HOW TO COMPLETE THIS TASK >> Reproduce every entry in the listing without alteration.

SOURCE RECORDS >>
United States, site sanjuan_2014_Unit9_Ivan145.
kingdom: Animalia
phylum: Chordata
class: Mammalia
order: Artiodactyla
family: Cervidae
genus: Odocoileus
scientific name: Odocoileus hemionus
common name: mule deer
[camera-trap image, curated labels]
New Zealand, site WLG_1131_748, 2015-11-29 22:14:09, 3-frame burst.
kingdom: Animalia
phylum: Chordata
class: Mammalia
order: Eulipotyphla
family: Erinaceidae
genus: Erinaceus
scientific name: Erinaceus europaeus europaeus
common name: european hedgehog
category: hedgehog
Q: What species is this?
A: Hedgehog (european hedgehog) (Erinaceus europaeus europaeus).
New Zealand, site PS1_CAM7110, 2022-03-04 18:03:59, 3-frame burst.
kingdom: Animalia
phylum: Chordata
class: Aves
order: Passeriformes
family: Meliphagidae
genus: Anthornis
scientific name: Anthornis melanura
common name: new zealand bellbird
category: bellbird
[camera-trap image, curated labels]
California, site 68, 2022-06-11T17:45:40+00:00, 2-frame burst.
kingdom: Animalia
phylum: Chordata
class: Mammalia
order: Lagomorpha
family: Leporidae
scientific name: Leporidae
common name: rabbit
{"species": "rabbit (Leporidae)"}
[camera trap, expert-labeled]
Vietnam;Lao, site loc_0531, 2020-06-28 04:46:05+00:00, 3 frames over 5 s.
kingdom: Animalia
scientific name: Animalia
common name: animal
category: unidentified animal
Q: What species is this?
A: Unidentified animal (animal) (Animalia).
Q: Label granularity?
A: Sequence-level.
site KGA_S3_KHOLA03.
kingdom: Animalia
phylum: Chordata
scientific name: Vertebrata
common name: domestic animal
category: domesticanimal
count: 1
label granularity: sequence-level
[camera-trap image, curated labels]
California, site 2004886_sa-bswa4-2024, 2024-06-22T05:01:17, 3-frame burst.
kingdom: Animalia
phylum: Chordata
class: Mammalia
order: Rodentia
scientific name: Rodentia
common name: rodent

RESULT OF THIS EXERCISE >>
United States, site sanjuan_2014_Unit9_Ivan145.
kingdom: Animalia
phylum: Chordata
class: Mammalia
order: Artiodactyla
family: Cervidae
genus: Odocoileus
scientific name: Odocoileus hemionus
common name: mule deer
[camera-trap image, curated labels]
New Zealand, site WLG_1131_748, 2015-11-29 22:14:09, 3-frame burst.
kingdom: Animalia
phylum: Chordata
class: Mammalia
order: Eulipotyphla
family: Erinaceidae
genus: Erinaceus
scientific name: Erinaceus europaeus europaeus
common name: european hedgehog
category: hedgehog
Q: What species is this?
A: Hedgehog (european hedgehog) (Erinaceus europaeus europaeus).
New Zealand, site PS1_CAM7110, 2022-03-04 18:03:59, 3-frame burst.
kingdom: Animalia
phylum: Chordata
class: Aves
order: Passeriformes
family: Meliphagidae
genus: Anthornis
scientific name: Anthornis melanura
common name: new zealand bellbird
category: bellbird
[camera-trap image, curated labels]
California, site 68, 2022-06-11T17:45:40+00:00, 2-frame burst.
kingdom: Animalia
phylum: Chordata
class: Mammalia
order: Lagomorpha
family: Leporidae
scientific name: Leporidae
common name: rabbit
{"species": "rabbit (Leporidae)"}
[camera trap, expert-labeled]
Vietnam;Lao, site loc_0531, 2020-06-28 04:46:05+00:00, 3 frames over 5 s.
kingdom: Animalia
scientific name: Animalia
common name: animal
category: unidentified animal
Q: What species is this?
A: Unidentified animal (animal) (Animalia).
Q: Label granularity?
A: Sequence-level.
site KGA_S3_KHOLA03.
kingdom: Animalia
phylum: Chordata
scientific name: Vertebrata
common name: domestic animal
category: domesticanimal
count: 1
label granularity: sequence-level
[camera-trap image, curated labels]
California, site 2004886_sa-bswa4-2024, 2024-06-22T05:01:17, 3-frame burst.
kingdom: Animalia
phylum: Chordata
class: Mammalia
order: Rodentia
scientific name: Rodentia
common name: rodent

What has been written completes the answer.